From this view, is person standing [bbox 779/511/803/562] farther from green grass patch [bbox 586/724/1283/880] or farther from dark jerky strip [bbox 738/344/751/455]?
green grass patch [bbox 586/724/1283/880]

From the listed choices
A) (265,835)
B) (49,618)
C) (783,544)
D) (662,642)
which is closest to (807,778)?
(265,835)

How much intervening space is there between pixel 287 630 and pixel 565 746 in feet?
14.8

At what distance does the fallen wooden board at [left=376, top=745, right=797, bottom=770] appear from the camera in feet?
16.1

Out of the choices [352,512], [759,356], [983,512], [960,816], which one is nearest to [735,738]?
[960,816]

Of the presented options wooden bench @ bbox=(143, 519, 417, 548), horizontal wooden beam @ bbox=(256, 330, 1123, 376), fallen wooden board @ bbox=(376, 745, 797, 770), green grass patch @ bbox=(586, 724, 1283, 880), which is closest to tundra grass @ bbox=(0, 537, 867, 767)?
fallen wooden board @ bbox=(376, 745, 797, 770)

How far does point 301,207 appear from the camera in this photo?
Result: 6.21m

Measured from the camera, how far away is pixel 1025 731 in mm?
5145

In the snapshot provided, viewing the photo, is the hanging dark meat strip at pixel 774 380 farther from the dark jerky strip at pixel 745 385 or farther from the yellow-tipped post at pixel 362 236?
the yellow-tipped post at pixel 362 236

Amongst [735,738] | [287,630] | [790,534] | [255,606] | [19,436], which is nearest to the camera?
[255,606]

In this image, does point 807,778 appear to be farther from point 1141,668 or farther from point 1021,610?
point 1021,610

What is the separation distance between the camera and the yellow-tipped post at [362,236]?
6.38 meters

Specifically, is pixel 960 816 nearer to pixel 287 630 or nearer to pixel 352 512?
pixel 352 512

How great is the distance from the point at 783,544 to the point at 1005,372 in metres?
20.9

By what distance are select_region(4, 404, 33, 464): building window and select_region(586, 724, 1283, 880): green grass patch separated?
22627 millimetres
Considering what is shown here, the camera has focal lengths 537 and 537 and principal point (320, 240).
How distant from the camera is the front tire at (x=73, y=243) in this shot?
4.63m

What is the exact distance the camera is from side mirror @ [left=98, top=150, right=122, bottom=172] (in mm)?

• **Exercise goal**
Lay out every line of the records above as a numbered list, leaving out the blank lines.

• **Output for this exercise**
1. From this view, is person standing [bbox 779/511/803/562] farther from green grass patch [bbox 586/724/1283/880] or farther from dark jerky strip [bbox 738/344/751/455]?
2. green grass patch [bbox 586/724/1283/880]
3. From the listed choices
4. A) (265,835)
5. B) (49,618)
6. C) (783,544)
7. D) (662,642)
8. which is closest to (807,778)?
9. (265,835)
10. How much intervening space is there between pixel 287 630 and pixel 565 746 in feet?
11. 14.8
12. At what distance does the fallen wooden board at [left=376, top=745, right=797, bottom=770] appear from the camera in feet?
13. 16.1
14. Out of the choices [352,512], [759,356], [983,512], [960,816], which one is nearest to [735,738]?
15. [960,816]
16. Of the presented options wooden bench @ bbox=(143, 519, 417, 548), horizontal wooden beam @ bbox=(256, 330, 1123, 376), fallen wooden board @ bbox=(376, 745, 797, 770), green grass patch @ bbox=(586, 724, 1283, 880), which is closest to tundra grass @ bbox=(0, 537, 867, 767)?
17. fallen wooden board @ bbox=(376, 745, 797, 770)
18. How far does point 301,207 appear from the camera in this photo?
19. Result: 6.21m
20. Measured from the camera, how far away is pixel 1025 731 in mm?
21. 5145
22. In the snapshot provided, viewing the photo, is the hanging dark meat strip at pixel 774 380 farther from the dark jerky strip at pixel 745 385 or farther from the yellow-tipped post at pixel 362 236?
23. the yellow-tipped post at pixel 362 236
24. Amongst [735,738] | [287,630] | [790,534] | [255,606] | [19,436], which is nearest to the camera?
25. [255,606]
26. In this image, does point 807,778 appear to be farther from point 1141,668 or farther from point 1021,610?
27. point 1021,610
28. What is the separation distance between the camera and the yellow-tipped post at [362,236]?
29. 6.38 meters
30. Specifically, is pixel 960 816 nearer to pixel 287 630 or nearer to pixel 352 512?
31. pixel 352 512
32. How great is the distance from the point at 783,544 to the point at 1005,372 in metres?
33. 20.9
34. By what distance are select_region(4, 404, 33, 464): building window and select_region(586, 724, 1283, 880): green grass patch separated?
35. 22627 millimetres
36. Considering what is shown here, the camera has focal lengths 537 and 537 and principal point (320, 240).
37. How distant from the camera is the front tire at (x=73, y=243) in this shot?
38. 4.63m
39. What is the exact distance the camera is from side mirror @ [left=98, top=150, right=122, bottom=172] (in mm)?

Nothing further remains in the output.